• _Reading passage_
(begin)

The way the sector makes money is going to irrevocably change over the next two years. The data that forms the backbone of their businesses is being throttled by the largest online media owners. Any company that relies on third-party cookies or mobile identifiers must make do with less, if not any, of it soon. 

It’s why Vidakovic’s scale argument rings true. Larger, more integrated ad tech companies tend to be better equipped to roll with whatever way the market goes. In particular, ad tech vendors are focusing on two, yet to be commoditized areas: CTV and identity resolution. 

“Cookie-less environments have grown from just Safari and Firefox to now all of Connected TV and soon Chrome,” said Chris Vanderhook, chief operating officer at ad tech vendor Viant on the day the company went public earlier this month. “We have patented technology around our Household ID as opposed to our competitors that still rely on the cookie.”

Rightly or wrongly, ad tech is coming full circle via the latest wave of consolidation. Companies that were once built to prosper from a fragmented landscape are having to do the opposite. They’re trying to cater to both the buy and sell sides of the programmatic market just like the ad networks that drove ad tech’s early successes. What’s old is new again. 

“The ad tech market, despite what the famous Lumascape seems to suggest, is inherently suited for a small number of behemoth winners — with independents/startups operating on the fringes until they get bought by the leaders,” said Ruben Schreurs, group chief product officer at Ebiquity. 

Much of ad tech’s evolution over the last decade has been an unbundling of the ad network — the sector’s first real success stories. While the subsequent fragmentation was lucrative for ad tech, it came at a price — consumer privacy.

Now, the fragmentation is in reverse.

(end)

• _Aim of the task_
Return the part of the ad tech passage from "The way the" to "and identity resolution.", copied word for word.

• _Given information_
(begin)

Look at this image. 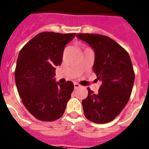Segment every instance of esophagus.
Returning <instances> with one entry per match:
<instances>
[{
	"label": "esophagus",
	"instance_id": "esophagus-1",
	"mask_svg": "<svg viewBox=\"0 0 149 149\" xmlns=\"http://www.w3.org/2000/svg\"><path fill=\"white\" fill-rule=\"evenodd\" d=\"M74 88H78L80 87V85L79 84H77V83H74Z\"/></svg>",
	"mask_w": 149,
	"mask_h": 149
}]
</instances>
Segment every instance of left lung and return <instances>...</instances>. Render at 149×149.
Listing matches in <instances>:
<instances>
[{
    "label": "left lung",
    "instance_id": "obj_1",
    "mask_svg": "<svg viewBox=\"0 0 149 149\" xmlns=\"http://www.w3.org/2000/svg\"><path fill=\"white\" fill-rule=\"evenodd\" d=\"M77 38L86 42L95 52L93 71L102 84L98 92L88 88L82 100L84 115L95 123L111 122L124 109L134 82V72L128 52L109 37L80 33Z\"/></svg>",
    "mask_w": 149,
    "mask_h": 149
}]
</instances>
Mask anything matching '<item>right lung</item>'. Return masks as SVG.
Listing matches in <instances>:
<instances>
[{"mask_svg": "<svg viewBox=\"0 0 149 149\" xmlns=\"http://www.w3.org/2000/svg\"><path fill=\"white\" fill-rule=\"evenodd\" d=\"M76 33L44 32L22 48L18 54L15 77L24 106L42 121L59 119L74 90L72 81H55V67L61 65L65 45Z\"/></svg>", "mask_w": 149, "mask_h": 149, "instance_id": "right-lung-1", "label": "right lung"}]
</instances>
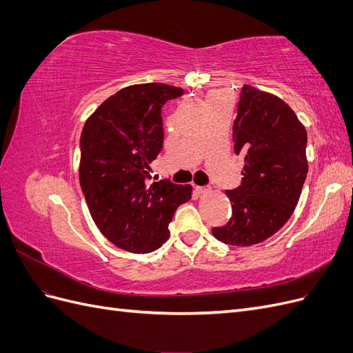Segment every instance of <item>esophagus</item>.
<instances>
[{"mask_svg":"<svg viewBox=\"0 0 353 353\" xmlns=\"http://www.w3.org/2000/svg\"><path fill=\"white\" fill-rule=\"evenodd\" d=\"M194 191L197 194H203V193H206V188L205 187H199V185H194Z\"/></svg>","mask_w":353,"mask_h":353,"instance_id":"1","label":"esophagus"}]
</instances>
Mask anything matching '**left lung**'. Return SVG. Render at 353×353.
<instances>
[{
    "label": "left lung",
    "mask_w": 353,
    "mask_h": 353,
    "mask_svg": "<svg viewBox=\"0 0 353 353\" xmlns=\"http://www.w3.org/2000/svg\"><path fill=\"white\" fill-rule=\"evenodd\" d=\"M234 152L244 156L241 185L228 190L232 216L212 234L230 245L265 241L290 219L307 174L305 126L270 92L244 85L232 126Z\"/></svg>",
    "instance_id": "8db88e82"
}]
</instances>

(end)

• _Written response_
The way the sector makes money is going to irrevocably change over the next two years. The data that forms the backbone of their businesses is being throttled by the largest online media owners. Any company that relies on third-party cookies or mobile identifiers must make do with less, if not any, of it soon. 

It’s why Vidakovic’s scale argument rings true. Larger, more integrated ad tech companies tend to be better equipped to roll with whatever way the market goes. In particular, ad tech vendors are focusing on two, yet to be commoditized areas: CTV and identity resolution.